Records from a dataset:
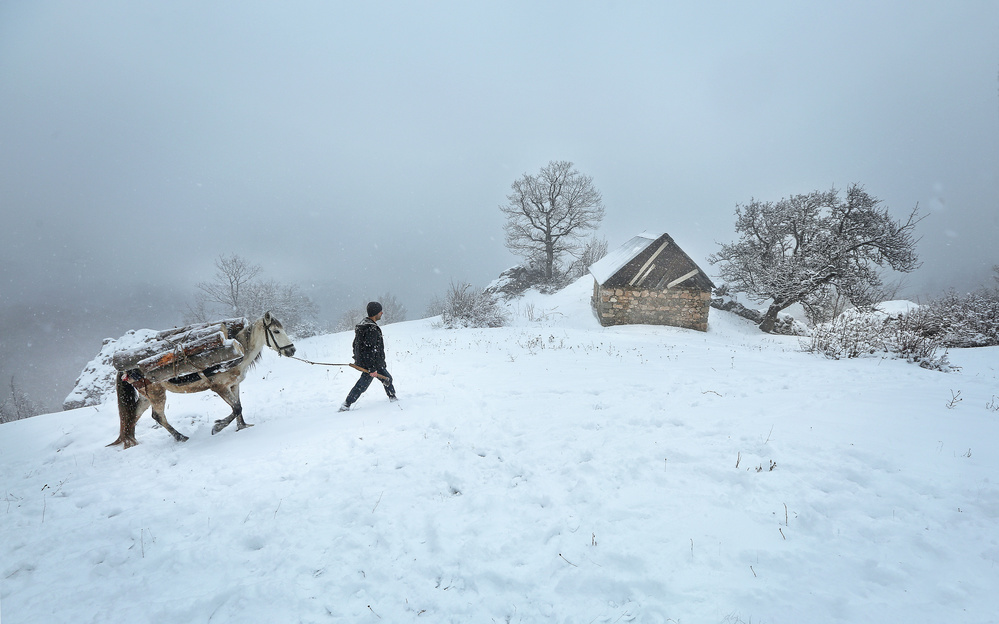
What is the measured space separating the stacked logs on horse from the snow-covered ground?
3.53ft

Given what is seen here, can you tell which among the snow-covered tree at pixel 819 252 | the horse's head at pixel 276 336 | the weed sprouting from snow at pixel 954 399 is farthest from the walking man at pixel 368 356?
the snow-covered tree at pixel 819 252

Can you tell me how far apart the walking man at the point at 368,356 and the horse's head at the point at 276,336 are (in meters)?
1.18

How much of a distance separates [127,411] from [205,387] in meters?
0.98

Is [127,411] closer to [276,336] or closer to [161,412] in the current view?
[161,412]

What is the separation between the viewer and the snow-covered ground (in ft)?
7.46

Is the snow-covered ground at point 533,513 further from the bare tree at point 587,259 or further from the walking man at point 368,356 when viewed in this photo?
the bare tree at point 587,259

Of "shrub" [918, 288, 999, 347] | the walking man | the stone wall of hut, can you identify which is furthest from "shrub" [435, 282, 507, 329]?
"shrub" [918, 288, 999, 347]

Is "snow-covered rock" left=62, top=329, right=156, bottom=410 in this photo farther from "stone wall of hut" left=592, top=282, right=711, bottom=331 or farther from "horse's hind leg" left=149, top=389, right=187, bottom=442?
"stone wall of hut" left=592, top=282, right=711, bottom=331

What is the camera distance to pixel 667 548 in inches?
104

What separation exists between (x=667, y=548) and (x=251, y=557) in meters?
3.23

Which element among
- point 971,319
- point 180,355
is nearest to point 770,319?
point 971,319

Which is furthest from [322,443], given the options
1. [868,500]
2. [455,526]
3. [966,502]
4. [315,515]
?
[966,502]

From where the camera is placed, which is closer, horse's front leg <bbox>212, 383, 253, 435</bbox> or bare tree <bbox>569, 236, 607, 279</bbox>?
horse's front leg <bbox>212, 383, 253, 435</bbox>

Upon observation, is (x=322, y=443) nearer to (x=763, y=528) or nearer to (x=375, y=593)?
(x=375, y=593)
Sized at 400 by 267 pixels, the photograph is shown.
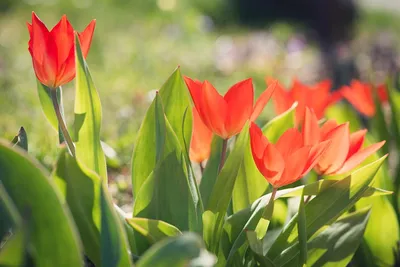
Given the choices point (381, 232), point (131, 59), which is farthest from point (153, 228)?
point (131, 59)

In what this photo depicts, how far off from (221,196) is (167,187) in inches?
4.4

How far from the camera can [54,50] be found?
1.29 meters

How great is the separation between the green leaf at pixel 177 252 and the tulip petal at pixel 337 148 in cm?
47

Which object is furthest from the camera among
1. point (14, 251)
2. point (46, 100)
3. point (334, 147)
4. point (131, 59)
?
point (131, 59)

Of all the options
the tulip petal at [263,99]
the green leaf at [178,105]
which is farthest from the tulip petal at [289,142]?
the green leaf at [178,105]

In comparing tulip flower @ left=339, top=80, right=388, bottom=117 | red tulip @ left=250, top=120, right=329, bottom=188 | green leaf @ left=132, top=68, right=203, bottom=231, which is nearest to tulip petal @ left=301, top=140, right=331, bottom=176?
red tulip @ left=250, top=120, right=329, bottom=188

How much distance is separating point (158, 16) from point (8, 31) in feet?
7.32

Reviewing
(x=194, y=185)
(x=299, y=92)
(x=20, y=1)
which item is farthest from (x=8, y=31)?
(x=194, y=185)

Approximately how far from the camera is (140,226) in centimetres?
124

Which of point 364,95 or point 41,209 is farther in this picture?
point 364,95

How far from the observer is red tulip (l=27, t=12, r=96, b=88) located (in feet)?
4.20

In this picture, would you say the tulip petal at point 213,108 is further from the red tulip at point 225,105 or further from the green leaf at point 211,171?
the green leaf at point 211,171

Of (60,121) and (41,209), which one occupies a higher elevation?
(60,121)

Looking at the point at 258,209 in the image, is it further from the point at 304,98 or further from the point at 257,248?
the point at 304,98
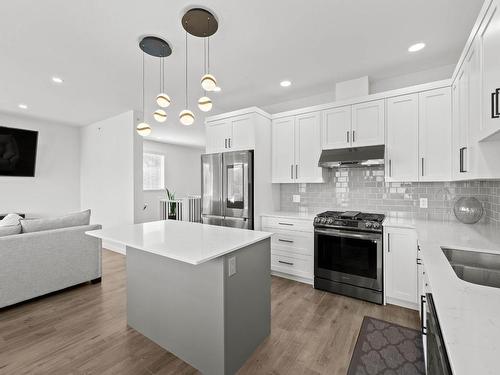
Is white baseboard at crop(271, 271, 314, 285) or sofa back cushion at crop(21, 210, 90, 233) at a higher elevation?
sofa back cushion at crop(21, 210, 90, 233)

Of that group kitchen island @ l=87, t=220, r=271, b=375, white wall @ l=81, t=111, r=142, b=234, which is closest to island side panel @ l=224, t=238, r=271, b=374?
kitchen island @ l=87, t=220, r=271, b=375

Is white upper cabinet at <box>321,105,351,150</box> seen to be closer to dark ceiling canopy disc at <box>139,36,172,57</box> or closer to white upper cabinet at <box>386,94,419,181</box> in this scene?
white upper cabinet at <box>386,94,419,181</box>

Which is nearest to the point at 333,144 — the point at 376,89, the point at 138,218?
the point at 376,89

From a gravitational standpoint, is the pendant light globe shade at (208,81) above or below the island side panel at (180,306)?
above

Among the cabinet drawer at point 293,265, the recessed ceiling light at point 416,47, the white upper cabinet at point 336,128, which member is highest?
the recessed ceiling light at point 416,47

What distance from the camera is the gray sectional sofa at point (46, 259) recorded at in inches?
103

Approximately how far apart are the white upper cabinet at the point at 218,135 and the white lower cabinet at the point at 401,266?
8.33ft

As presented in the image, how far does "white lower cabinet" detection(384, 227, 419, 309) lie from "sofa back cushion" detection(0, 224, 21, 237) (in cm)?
423

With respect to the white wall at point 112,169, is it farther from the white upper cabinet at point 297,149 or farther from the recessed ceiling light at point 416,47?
the recessed ceiling light at point 416,47

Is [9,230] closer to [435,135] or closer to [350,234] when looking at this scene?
[350,234]

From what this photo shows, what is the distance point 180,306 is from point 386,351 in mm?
1722

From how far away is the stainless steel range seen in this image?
8.86ft

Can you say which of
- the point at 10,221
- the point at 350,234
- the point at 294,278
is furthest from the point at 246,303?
the point at 10,221

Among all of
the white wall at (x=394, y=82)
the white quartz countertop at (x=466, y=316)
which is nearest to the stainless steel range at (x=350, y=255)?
the white quartz countertop at (x=466, y=316)
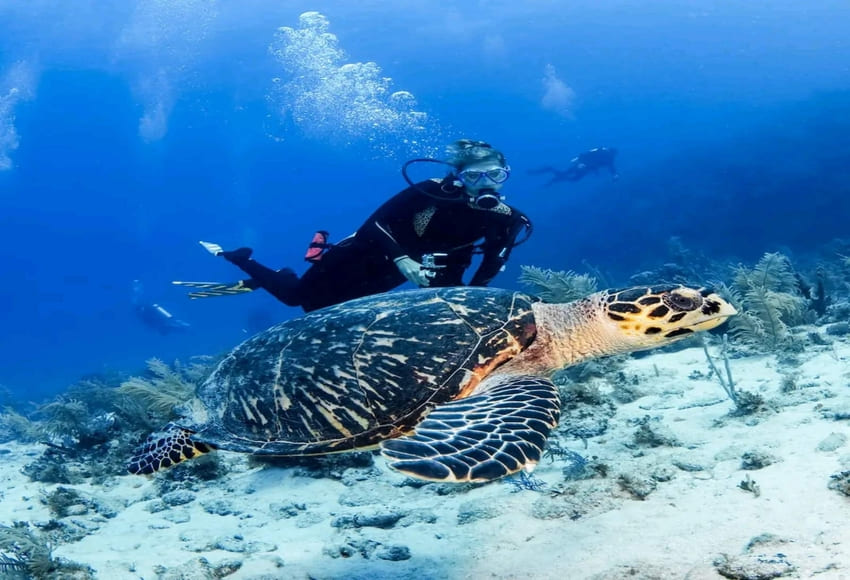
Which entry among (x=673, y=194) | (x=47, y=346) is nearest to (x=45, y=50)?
(x=47, y=346)

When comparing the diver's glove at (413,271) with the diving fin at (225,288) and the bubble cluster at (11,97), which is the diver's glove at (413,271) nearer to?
the diving fin at (225,288)

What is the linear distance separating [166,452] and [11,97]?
84072mm

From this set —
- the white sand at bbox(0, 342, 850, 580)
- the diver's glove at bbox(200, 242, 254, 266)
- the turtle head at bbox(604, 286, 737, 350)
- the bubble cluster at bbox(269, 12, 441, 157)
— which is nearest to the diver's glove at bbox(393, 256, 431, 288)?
the white sand at bbox(0, 342, 850, 580)

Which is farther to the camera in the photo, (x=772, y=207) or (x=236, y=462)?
(x=772, y=207)

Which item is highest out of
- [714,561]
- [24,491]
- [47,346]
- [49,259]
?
[49,259]

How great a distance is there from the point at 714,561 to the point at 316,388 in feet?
7.11

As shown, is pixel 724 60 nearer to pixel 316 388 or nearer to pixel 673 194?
pixel 673 194

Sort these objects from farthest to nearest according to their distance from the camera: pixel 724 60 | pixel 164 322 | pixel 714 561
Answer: pixel 724 60
pixel 164 322
pixel 714 561

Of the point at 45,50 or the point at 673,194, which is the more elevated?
the point at 45,50

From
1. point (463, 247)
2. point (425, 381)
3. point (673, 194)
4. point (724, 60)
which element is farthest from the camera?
point (724, 60)

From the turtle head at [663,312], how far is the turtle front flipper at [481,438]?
0.72 m

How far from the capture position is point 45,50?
52.2 m

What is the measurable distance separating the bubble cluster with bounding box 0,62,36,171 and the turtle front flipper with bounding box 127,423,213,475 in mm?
71447

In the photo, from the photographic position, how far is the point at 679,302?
279cm
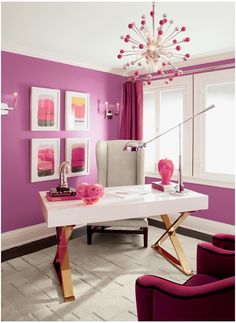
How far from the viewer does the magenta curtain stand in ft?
16.8

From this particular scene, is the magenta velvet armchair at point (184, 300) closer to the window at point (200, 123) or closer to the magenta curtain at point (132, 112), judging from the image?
the window at point (200, 123)

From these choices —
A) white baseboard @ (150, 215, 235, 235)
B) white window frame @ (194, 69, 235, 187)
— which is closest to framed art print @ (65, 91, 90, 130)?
white window frame @ (194, 69, 235, 187)

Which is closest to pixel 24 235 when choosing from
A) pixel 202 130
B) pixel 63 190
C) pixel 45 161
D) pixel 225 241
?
pixel 45 161

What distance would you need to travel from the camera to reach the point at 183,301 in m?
1.44

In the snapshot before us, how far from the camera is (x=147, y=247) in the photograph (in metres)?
3.86

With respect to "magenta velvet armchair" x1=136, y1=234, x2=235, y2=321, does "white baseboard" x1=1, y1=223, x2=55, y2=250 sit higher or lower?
lower

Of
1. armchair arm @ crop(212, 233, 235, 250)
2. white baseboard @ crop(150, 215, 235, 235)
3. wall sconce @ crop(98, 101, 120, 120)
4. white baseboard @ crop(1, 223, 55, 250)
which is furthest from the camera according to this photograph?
wall sconce @ crop(98, 101, 120, 120)

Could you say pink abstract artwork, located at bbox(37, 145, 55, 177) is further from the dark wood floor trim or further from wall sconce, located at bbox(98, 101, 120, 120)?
wall sconce, located at bbox(98, 101, 120, 120)

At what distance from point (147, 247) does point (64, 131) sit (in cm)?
203

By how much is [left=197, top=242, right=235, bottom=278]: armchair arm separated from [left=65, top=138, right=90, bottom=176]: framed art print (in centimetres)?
274

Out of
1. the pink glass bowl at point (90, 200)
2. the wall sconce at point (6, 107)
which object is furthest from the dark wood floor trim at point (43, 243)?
the wall sconce at point (6, 107)

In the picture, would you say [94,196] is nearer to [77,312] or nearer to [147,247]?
[77,312]

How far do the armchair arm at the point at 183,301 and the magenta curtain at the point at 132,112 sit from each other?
12.2ft

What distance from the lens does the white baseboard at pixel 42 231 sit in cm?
389
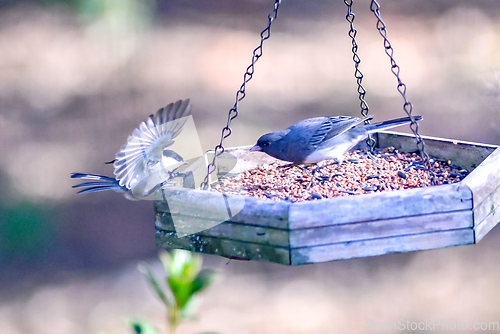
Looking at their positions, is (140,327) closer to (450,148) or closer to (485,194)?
(485,194)

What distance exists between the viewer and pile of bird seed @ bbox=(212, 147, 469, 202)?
204 cm

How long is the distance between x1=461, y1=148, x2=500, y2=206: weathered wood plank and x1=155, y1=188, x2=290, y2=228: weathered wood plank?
625 mm

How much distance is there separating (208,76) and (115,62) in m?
0.73

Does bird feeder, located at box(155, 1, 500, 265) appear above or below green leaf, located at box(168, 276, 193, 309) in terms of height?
below

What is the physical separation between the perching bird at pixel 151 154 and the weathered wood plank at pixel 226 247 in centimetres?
40

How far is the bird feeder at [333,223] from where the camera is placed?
60.4 inches

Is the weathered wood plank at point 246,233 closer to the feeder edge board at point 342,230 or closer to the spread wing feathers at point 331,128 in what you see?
the feeder edge board at point 342,230

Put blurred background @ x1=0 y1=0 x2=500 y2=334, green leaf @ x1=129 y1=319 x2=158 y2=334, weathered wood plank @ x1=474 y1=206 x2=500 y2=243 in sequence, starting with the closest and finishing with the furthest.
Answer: green leaf @ x1=129 y1=319 x2=158 y2=334, weathered wood plank @ x1=474 y1=206 x2=500 y2=243, blurred background @ x1=0 y1=0 x2=500 y2=334

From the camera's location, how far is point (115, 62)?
12.9ft

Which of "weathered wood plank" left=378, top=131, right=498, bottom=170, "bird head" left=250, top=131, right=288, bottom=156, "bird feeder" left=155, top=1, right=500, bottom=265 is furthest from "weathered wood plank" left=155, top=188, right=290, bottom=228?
"weathered wood plank" left=378, top=131, right=498, bottom=170

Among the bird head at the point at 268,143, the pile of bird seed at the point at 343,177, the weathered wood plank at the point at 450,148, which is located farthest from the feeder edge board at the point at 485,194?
the bird head at the point at 268,143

### Task requirements
Reproduce the lines word for word, starting at the one holding "What distance exists" and ending at the final line of the material above.

### Worked solution
What distance exists between the viewer and pile of bird seed @ bbox=(212, 147, 469, 202)?
204 cm

How long is the distance between x1=461, y1=148, x2=500, y2=206: weathered wood plank and x1=155, y1=188, x2=290, y2=228: weathered wood plank?
625 mm

How much distance is there separating (208,76) and (115,62) in m?
0.73

Does bird feeder, located at box(155, 1, 500, 265) appear above or below green leaf, located at box(168, 276, 193, 309) in terms of height?
below

What is the physical separation between the perching bird at pixel 151 154 and the weathered wood plank at pixel 226 247 in centimetres?
40

How far is the bird feeder at [333,223] from where the camera is placed?
60.4 inches

Is the weathered wood plank at point 246,233 closer to the feeder edge board at point 342,230 or closer to the spread wing feathers at point 331,128 in what you see?
the feeder edge board at point 342,230

Put blurred background @ x1=0 y1=0 x2=500 y2=334, green leaf @ x1=129 y1=319 x2=158 y2=334, weathered wood plank @ x1=474 y1=206 x2=500 y2=243 in sequence, starting with the closest and finishing with the furthest.
Answer: green leaf @ x1=129 y1=319 x2=158 y2=334, weathered wood plank @ x1=474 y1=206 x2=500 y2=243, blurred background @ x1=0 y1=0 x2=500 y2=334

From the camera's location, how far is point (115, 62)?
12.9ft

Which of "weathered wood plank" left=378, top=131, right=498, bottom=170, "bird head" left=250, top=131, right=288, bottom=156, "bird feeder" left=155, top=1, right=500, bottom=265 is furthest from "weathered wood plank" left=155, top=188, right=290, bottom=228?
"weathered wood plank" left=378, top=131, right=498, bottom=170

Among the bird head at the point at 268,143, the pile of bird seed at the point at 343,177, the weathered wood plank at the point at 450,148, which is located farthest from the feeder edge board at the point at 485,194?
the bird head at the point at 268,143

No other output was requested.